Economia

A Carige serve un miliardo Mille dipendenti da tagliare

Il gruppo prevede il ritorno all'utile nel 2018, ma niente dividendi. L'ad Fiorentino: «Così voltiamo pagina»

Camilla Conti

Un piano per «voltare pagina», per «fare una completa pulizia», con la fiducia di potere «mettere la palla in buca» con «alcune condizioni dolorose».

L'ad della Carige, Paolo Fiorentino, ha usato queste parole ieri in Piazza Affari per presentare alla comunità finanziaria il progetto di rilancio dell'istituto ligure battezzato Transformation Program 2017-2020 che accelera sulla riduzione dei costi con l'incremento dei tagli del personale (circa mille unità nei prossimi tre anni) e delle filiali (121 in meno) raddoppiando i numeri stimati dall'ex ad Guido Bastianini. Ma che, soprattutto, ha come premessa un rafforzamento patrimoniale di oltre un miliardo: entro ottobre verrà varata un'operazione di liability management con l'offerta di scambio tra i bond subordinati in circolazione (circa 510 milioni di nominale) in mano a istituzionali (sono esclusi quelli retail) e un titolo senior.
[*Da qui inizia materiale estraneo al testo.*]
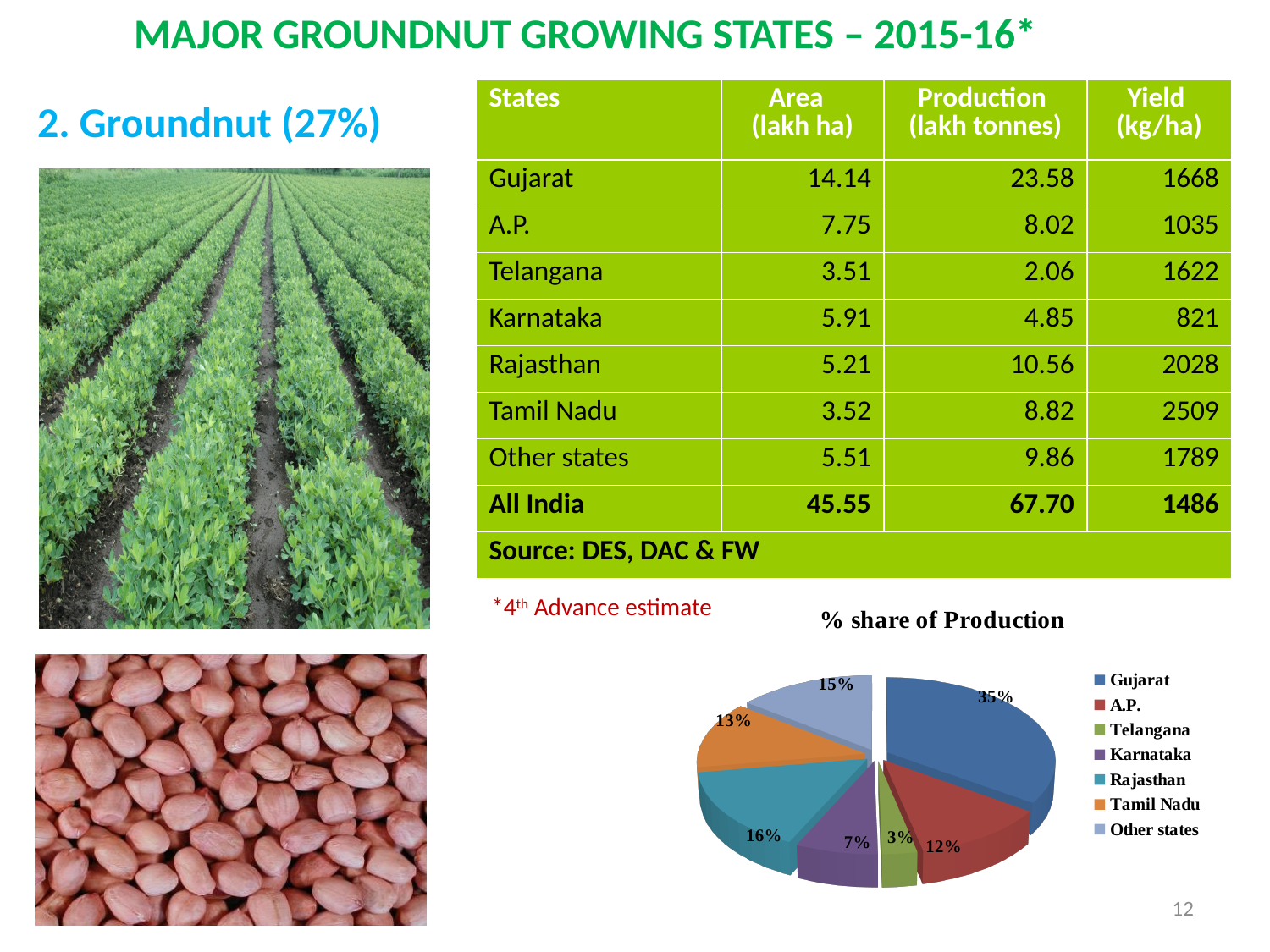
Which has a larger share of production in the pie chart, Rajasthan or Karnataka? Rajasthan What share of production does Tamil Nadu have in the pie chart? 13% What is the title of the pie chart? % share of Production Which state has the largest share of production in the pie chart? Gujarat What kind of chart is shown on the slide? pie chart Which state has the smallest share of production in the pie chart? Telangana What share of production does Rajasthan have in the pie chart? 16% How many entries does the pie chart legend list? 7 What share of production does Gujarat have in the pie chart? 35% What share of production does Telangana have in the pie chart? 3% What is the difference in production share between Gujarat and A.P. in the pie chart? 23% How many slices does the pie chart have? 7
Chi li possiede potrà anche optare per la conversione in azioni nell'ambito dell'aumento di capitale da 560 milioni, di cui 60 riservati ai bondholder e il resto con diritto di opzione per gli azionisti.

Tra gli obbligazionisti c'è anche Generali: l'ad Philippe Donnet qualche settimana fa ha dichiarato che una conversione del bond Carige in azioni non è all'ordine del giorno della compagnia triestina. «La conversione in equity è opzionale e non obbligatoria» per i bondholder che «se lo decideranno potranno farlo nell'ambito dell'aumento», ha detto ieri il direttore finanziario dell'istituto genovese, Andrea Soro. Resta, dunque, da capire quale sarà la posizione del Leone su uno scambio da bond subordinato a senior proposto da Carige.

Quanto all'ultima riga di bilancio della banca, il piano stima il ritorno all'utile l'anno prossimo per 25 milioni, mentre a fine periodo sono attesi 146 milioni di profitti. Non sono invece previsti dividendi «perchè non lo abbiamo concordato con la Bce», sarà «una valutazione che faremo con le autorità e con i nostri azionisti», ha spiegato Soro.

Il mercato deve ancora «digerire» la strategia di Fiorentino: il titolo, che in mattinata è arrivato a guadagnare anche il 5%, ha virato in territorio negativo per poi chiudere la seduta con un -1,8% a 0,23 euro. Un primo segnale di fiducia è però arrivato dal socio di controllo, Vittorio Malacalza, seduto ieri in prima fila al fianco del presidente Giuseppe Tesauro. «Siamo convinti del piano per definizione, se no non saremo qua», ha commentato senza però sbilanciarsi sulla volontà della sua holding Malacalza Investimenti di sottoscrivere l'aumento di capitale. «Questo è un altro discorso», si è limitato ad aggiungere l'imprenditore genovese che si è battuto affinché l'aumento prevedesse il diritto di opzione per gli azionisti. La proposta «è stata percepita correttamente dal mercato come un impegno ad accompagnare questa fase della banca», ha commentato ieri l'ad aggiungendo che la differenza di posizioni con il cda «non ha creato shock» tra il management e la Malacalza Investimenti.

Lo si capirà meglio all'assemblea dei soci del 28 settembre che dovrà approvare l'aumento di capitale dopo aver ricevuto il via libera della Bce.